President Obama misquoted Rutherford B. Hayes this week. Hayes is our 19th president, he’s been dead for 120 years, but he was Republican so I guess that makes him fair game for Obama... I don’t know. Maybe that’s the reason he misquoted him, maybe not. I’ve given up trying to explain the president’s factual errors politely.

What’s interesting about the misquote is that when the curator of the Rutherford B. Hayes Presidential Center in Fremont, Ohio, was contacted, she admitted hearing and correcting that same misquote numerous times. It’s one of those things people think they know, but really don’t.

There’s a lot of that stuff in circulation—stuff people think they know. Quick quiz: did Richard Nixon get impeached for sending people to break into the Watergate?

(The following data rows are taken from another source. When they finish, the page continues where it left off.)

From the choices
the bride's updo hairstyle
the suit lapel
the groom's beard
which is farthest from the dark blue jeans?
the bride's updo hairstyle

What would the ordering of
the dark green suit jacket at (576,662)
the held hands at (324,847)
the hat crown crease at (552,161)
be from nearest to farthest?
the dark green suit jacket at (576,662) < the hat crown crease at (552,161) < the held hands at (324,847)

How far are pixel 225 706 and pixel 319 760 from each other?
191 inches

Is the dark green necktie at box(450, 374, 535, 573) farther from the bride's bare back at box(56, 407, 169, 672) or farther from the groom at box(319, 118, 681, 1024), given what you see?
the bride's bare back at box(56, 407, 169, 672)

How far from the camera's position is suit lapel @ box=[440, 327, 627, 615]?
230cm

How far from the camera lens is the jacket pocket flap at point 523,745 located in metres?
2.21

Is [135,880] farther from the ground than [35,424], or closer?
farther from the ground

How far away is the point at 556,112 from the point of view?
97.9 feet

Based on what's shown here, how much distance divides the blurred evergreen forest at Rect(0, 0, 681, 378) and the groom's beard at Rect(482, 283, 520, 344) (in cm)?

Most people would say yes but, in fact, Nixon resigned before he was impeached and he didn’t know about the break-in until after it happened.

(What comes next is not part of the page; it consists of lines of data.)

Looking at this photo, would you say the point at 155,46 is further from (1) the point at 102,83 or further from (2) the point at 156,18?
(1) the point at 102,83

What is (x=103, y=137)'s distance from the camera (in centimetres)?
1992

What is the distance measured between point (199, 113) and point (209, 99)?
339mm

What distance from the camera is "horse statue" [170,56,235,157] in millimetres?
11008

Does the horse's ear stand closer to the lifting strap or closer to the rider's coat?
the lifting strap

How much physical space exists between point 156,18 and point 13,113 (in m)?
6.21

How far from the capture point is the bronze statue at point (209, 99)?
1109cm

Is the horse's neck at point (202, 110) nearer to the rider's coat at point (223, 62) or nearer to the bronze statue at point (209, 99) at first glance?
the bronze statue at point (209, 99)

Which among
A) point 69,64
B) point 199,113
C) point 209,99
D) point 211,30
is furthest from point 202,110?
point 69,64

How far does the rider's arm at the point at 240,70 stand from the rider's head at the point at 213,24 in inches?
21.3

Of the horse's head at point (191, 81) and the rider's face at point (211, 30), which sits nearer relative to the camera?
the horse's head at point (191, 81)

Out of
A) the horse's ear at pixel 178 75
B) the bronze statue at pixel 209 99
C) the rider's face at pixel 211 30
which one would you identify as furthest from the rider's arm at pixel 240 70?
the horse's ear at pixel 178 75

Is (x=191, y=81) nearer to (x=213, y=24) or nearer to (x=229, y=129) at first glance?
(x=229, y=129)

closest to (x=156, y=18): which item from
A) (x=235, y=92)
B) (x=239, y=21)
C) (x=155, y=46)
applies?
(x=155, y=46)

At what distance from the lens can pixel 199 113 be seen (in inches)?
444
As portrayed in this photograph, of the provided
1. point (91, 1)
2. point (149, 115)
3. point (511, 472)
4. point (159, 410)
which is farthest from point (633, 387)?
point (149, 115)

Here’s another one: back during the 2000 presidential election people kept talking about how smart Gore is and how dumb Bush is, until somebody pointed out that Bush had better grades in college and has an MBA from Harvard while Gore flunked out of two different grad schools before becoming a politician.

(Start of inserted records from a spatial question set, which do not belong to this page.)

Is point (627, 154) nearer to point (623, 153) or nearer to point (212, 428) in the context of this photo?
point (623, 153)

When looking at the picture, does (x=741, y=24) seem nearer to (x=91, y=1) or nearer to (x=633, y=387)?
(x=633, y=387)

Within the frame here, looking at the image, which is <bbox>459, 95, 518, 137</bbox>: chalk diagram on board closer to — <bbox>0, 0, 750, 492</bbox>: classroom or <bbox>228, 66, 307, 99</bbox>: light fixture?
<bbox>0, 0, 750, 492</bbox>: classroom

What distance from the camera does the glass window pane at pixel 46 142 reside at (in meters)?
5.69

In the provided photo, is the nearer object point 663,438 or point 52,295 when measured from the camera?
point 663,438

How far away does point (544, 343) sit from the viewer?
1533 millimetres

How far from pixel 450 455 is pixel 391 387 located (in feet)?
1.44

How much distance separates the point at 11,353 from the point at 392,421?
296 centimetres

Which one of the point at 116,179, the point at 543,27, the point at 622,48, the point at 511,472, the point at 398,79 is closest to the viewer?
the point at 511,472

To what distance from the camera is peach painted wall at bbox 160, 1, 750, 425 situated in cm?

Intelligence is an area where Stuff-That-People-Think-They-Know thrives. Ronald Reagan and Sarah Palin are two politicians who get insulted constantly for being dumb but, in fact, both of them were blessed by God with photographic memories.

The worst victim of all might be former Vice President Dan Quayle, who lives in infamy for not being able to spell the word “potato.” In fact, we don’t know anything whatsoever about Quayle’s ability to spell—he was reading from a flashcard made by the teacher. It was the teacher who couldn’t spell.

Most of these misconceptions have one thing in common: they work to the detriment of conservatives and to the advantage of liberals. Strange, isn’t it? Quayle points out that right around the time he was being lampooned for misspelling “potato,” his opponent, Al Gore, made reference to “a leopard changing its stripes.” Quayle thinks that was much funnier than putting an ‘e’ at the end of potato. How about Hillary Clinton’s “vast right wing conspiracy?” She used that phrase on The Today Show in 1998 to counter what she called “fabricated rumors” that her husband had an affair with Monica Lewinsky, and the phrase has been popular every since... even though we now know that Bill really did have that affair. We know it by DNA, for crying out loud.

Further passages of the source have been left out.